Is romance dying? Is it making a tragic exit from our lives? Consider this hypothetical scenario. A man is expressing his love for the girl of his dreams.
Almost 200 years, Lord Byron wrote these lines:
She walks in beauty like the night
Of cloudless climes and starry skies
And all that's best of dark and light
Meets in her aspect and her eyes
More recently, in 1956, a songwriter expressed it his way:
The blush on your cheek
Whenever I speak
Tells me that you are my own
Fast forward to the present time – and the outpouring of affection is likely to go something like this:
"Yo! Babe! You look hot."
Are we witnessing a rapid and inexorable death of romance in our times? Is it becoming too easy? Let me explain. For centuries – apart from marriages of state – the ultimate for a man wooing a woman has been to get her into bed with him. Nothing wrong with that. It's how we males have been programmed. However, till as recently as the 1950s, the man had first to go courting, as they quaintly put it back then.
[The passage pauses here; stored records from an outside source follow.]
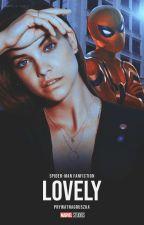 LOVELY ➵ spider-man fanfiction part two [ZAWIESZONE] autorstwa prywatnagruszka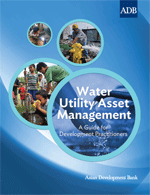 Water Utility Asset Management: A guide for Development Practitioners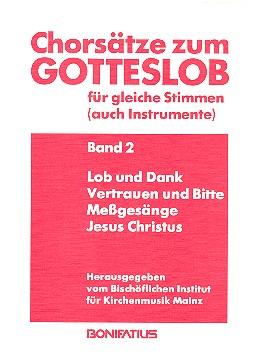 Chorsätze zum Gotteslob Band 2: für gleiche Stimmen (Instrumente)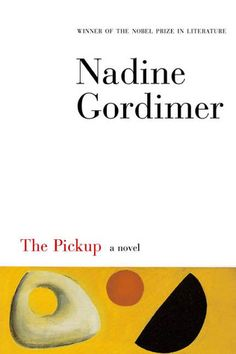 The Pickup by Nadine Gordimer *Read by students at Cornell University Used Books, I Love Books, Books To Read, My Books, Reading Books, Nadine Gordimer, Nobel Prize In Literature, The Rite, Summer Reading Lists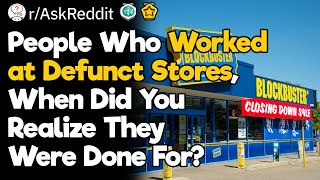 People Who Worked at Defunct Stores, When Did You Realize They Were Done For?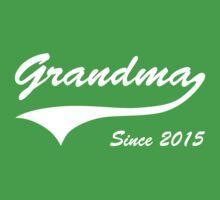 Grandma Since 2015 by bekemdesign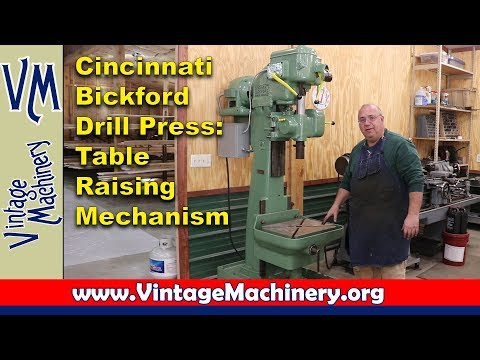 Cincinnati Bickford Drill Press - Table Raising Mechanism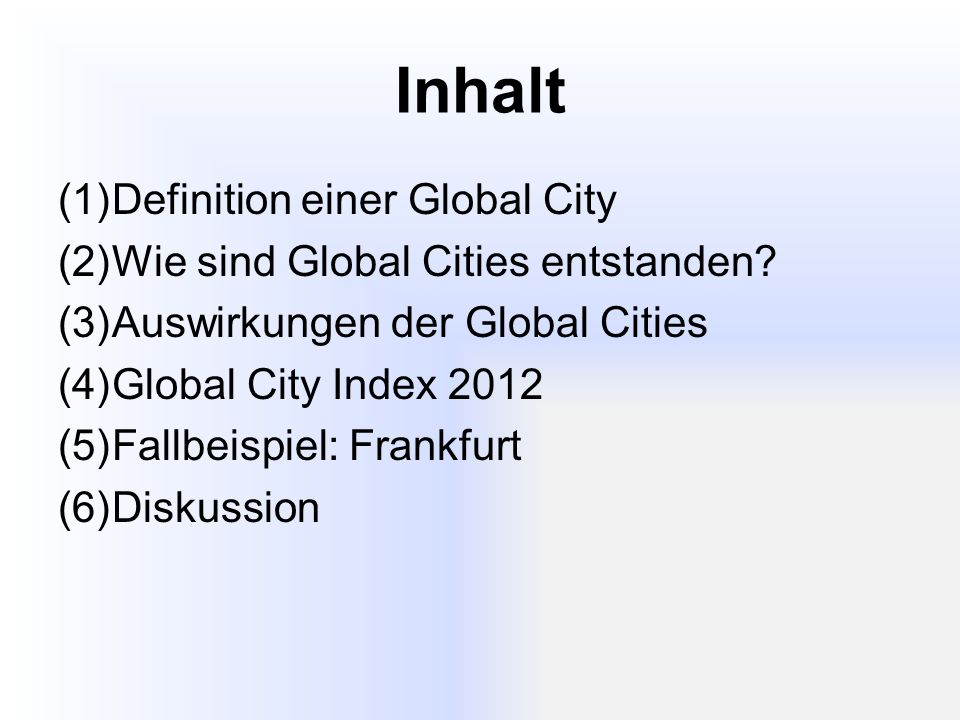 Inhalt (1)Definition einer Global City (2)Wie sind Global Cities entstanden? (3)Auswirkungen der Global Cities (4)Global City Index 2012 (5)Fallbeispi
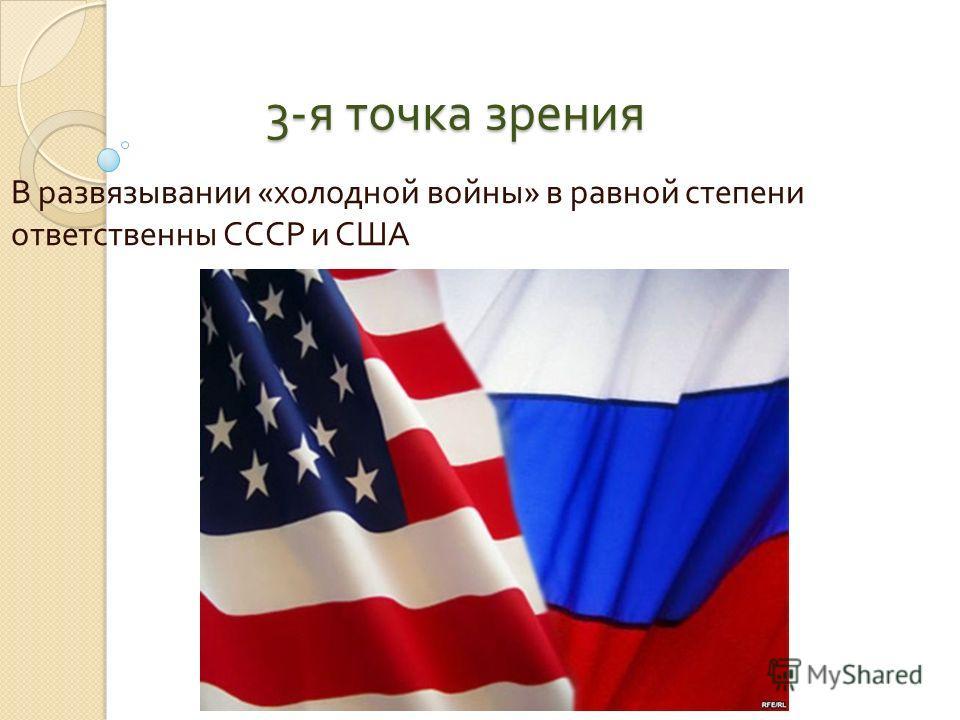 3- я точка зрения В развязывании « холодной войны » в равной степени ответственны СССР и США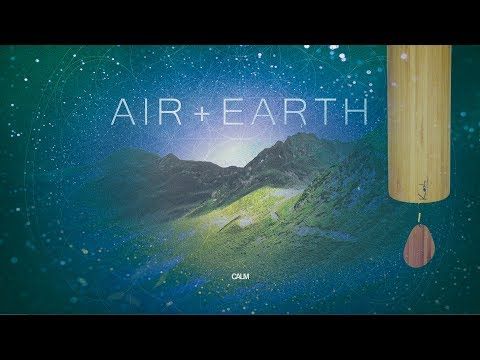 Air + Earth Soothing Koshi Wind Chimes Meditation 432hz | Calm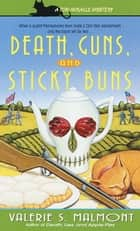 Death, Guns, and Sticky Buns ebook by Valerie S. Malmont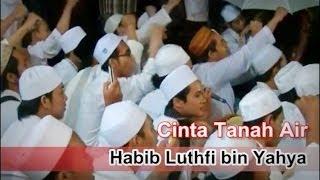 Cinta Tanah Air by Habib Lutfi - Maulid Akbar of 2nd Anniversary UKM Remo Unnes
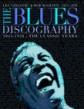 The Blues Discography- 1943-1970 THE CLASSIC YEARS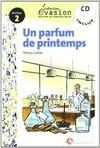 EVASIÓN, UN PARFUM DE PRINTEMPS, LECTURES EN: GALLIER, THIERRY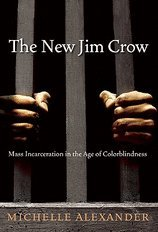 New Jim Crow (10) by Alexander, Michelle [Hardcover (2010)]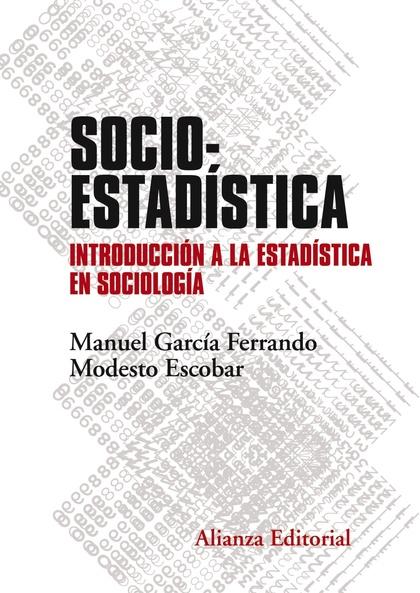 SOCIOESTADÍSTICA. INTRODUCCIÓN A LA ESTADÍSTICA EN SOCIOLOGÍA. SEGUNDA EDICIÓN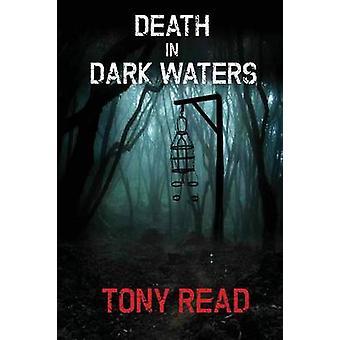 Death in Dark Waters by Read & Tony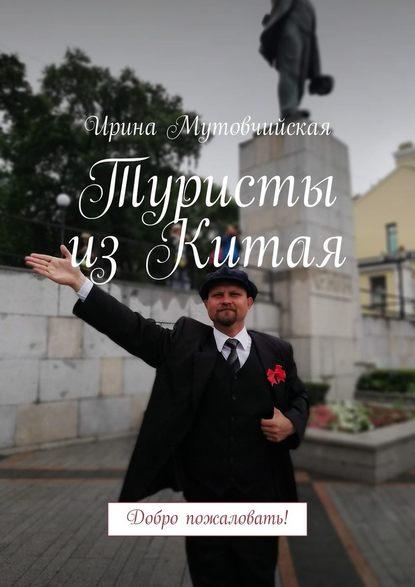 Ирина Мутовчийская Туристы изКитая. Добро пожаловать!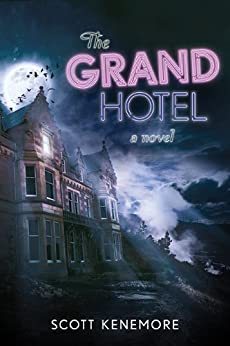 The Grand Hotel: A Novel by [Kenemore, Scott]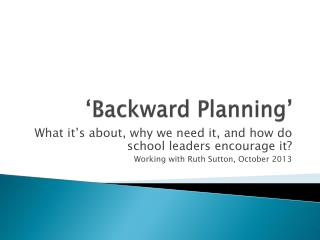 'Backward Planning'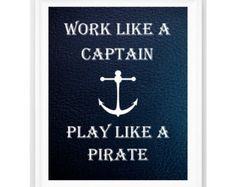 Nautical Print, Work Like A Captain ,Nautical Quote, Nursery Decor, Nautical, Customizable, Nautical Decor, Personalized Print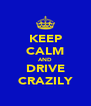 KEEP CALM AND DRIVE CRAZILY - Personalised Poster A4 size
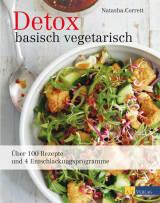 Detox basisch vegetarisch von Natasha Corrett
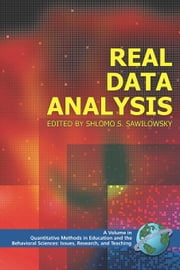 Real Data Analysis. Quantitative Methods in Education and the Behavioral Sciences: Issues, Research and Teaching. ebook by Sawilowsky, Shlomo, S
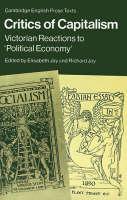 Critics of Capitalism: Victorian Reactions to 'Political Economy' - Cambridge English Prose Texts (Paperback)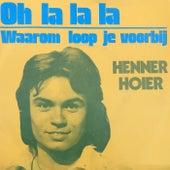 Oh la la la by Henner Hoier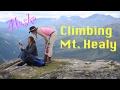 Climbing Mt. Healy- Denali National Park, Alaska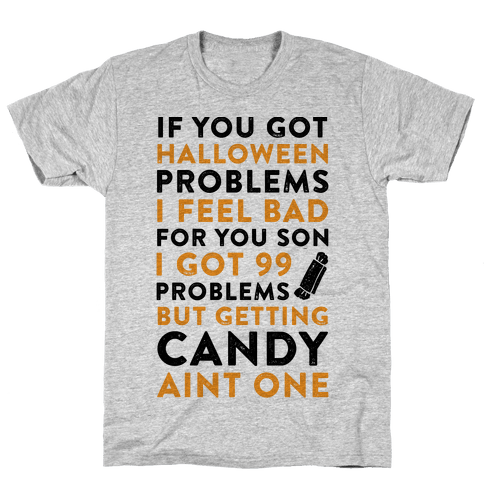 If You Got Halloween Problems Mens T-Shirt
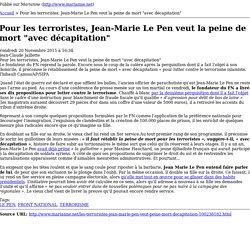"""Pour les terroristes, Jean-Marie Le Pen veut la peine de mort """"avec décapitation"""""""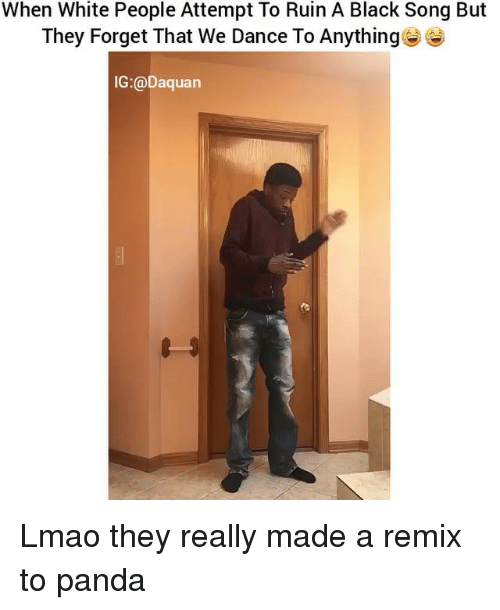 Dancing, Daquan, and Funny: When White People Attempt To Ruin A Black Song But  They Forget That We Dance To Anything  IG:@Daquan Lmao they really made a remix to panda
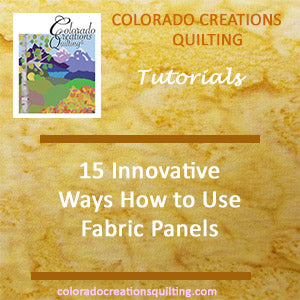 15 Innovative Ways: How to Use Fabric Panels by Colorado Creations Quilting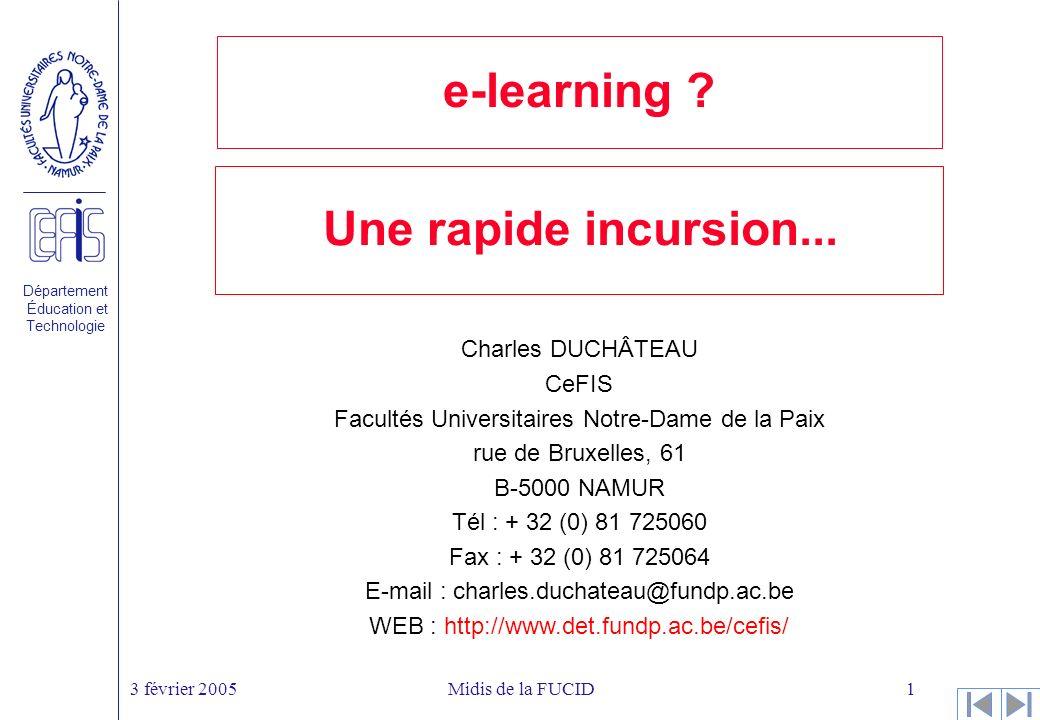 Département Éducation et Technologie 3 février 2005Midis de la FUCID1 e-learning .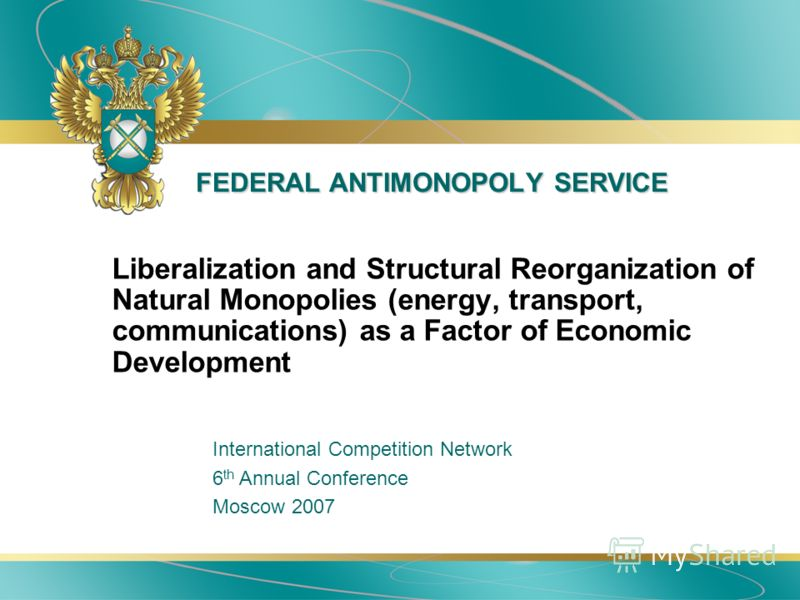 FEDERAL ANTIMONOPOLY SERVICE Liberalization and Structural Reorganization of Natural Monopolies (energy, transport, communications) as a Factor of Economic Development International Competition Network 6 th Annual Conference Moscow 2007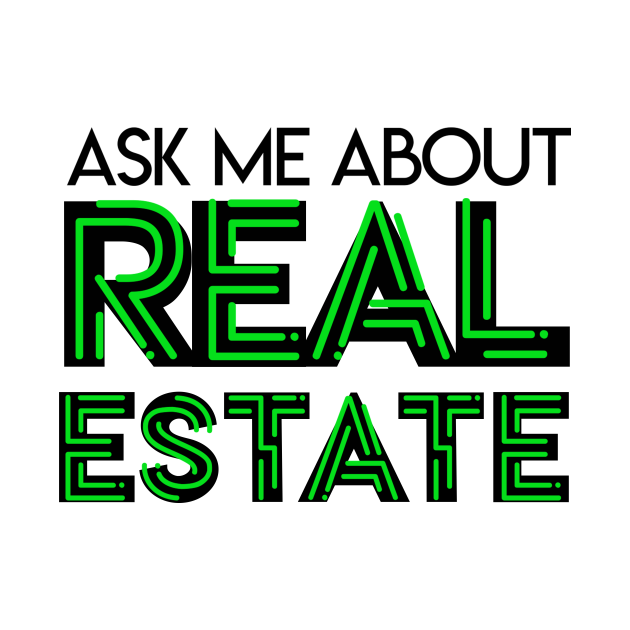 TeePublic: Realtor Ask Me About Real Estate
Not everyone could write sonnets to the object of his desire, of course, but the swain had to start off with flowers and candy; and work his way up gradually. It could take weeks – or even months – before he "got some" – and he usually ended up marrying the girl. One night stands were rare; and women who gave in too easily were considered "loose" and "not the marrying kind." Men have always been hypocritical in this respect.
Nowadays, things have become much simpler. Buy an average girl a drink – or, at most, dinner – date her a couple of times and she will usually be more than willing to "take it to the next level." Some may argue that this is a good thing: it dispenses with the hypocrisy. But, I wonder. For me personally, anything obtained without much effort diminishes in value. Besides, courting can be fun. As George Gershwin wrote:
Holding hands at midnight
'Neath a starry sky
Nice work if you can get it
And you can get it, if you try
I think part of the reason for the decline of romance is that it is considered "old fashioned"; even corny. A man spouting sonnets to his loved one today would be considered "sappy", even "girlie" – and his girlfriend would probably laugh her head off. Sadly, many women have lowered their expectations. Telling a girl she's "looking good" is enough to make her day. She no longer expects declarations of love or undying affection. Being told she looks "hot" or "smoking" is regarded as the ultimate complement.
Another probable reason for the deterioration in romantic standards is the increasing and inappropriate use of hyperbole. If a girl puts on a sexy dress, she is said to look "awesome" or "incredible" or "amazing." If her boyfriend buys her a bracelet, he is "the greatest." When you start off at the top end of complements, the only way left to go is downhill.
Most dating couples – and even those living together – are quite content with the present state of affairs, because they have never experienced anything better – and that saddens me. The girl is happy enough to be told she's "rocking" – and the boy will probably never experience the thrill of having finally earned the right to hold her ever so tight and to feel in the night, the nearness of her.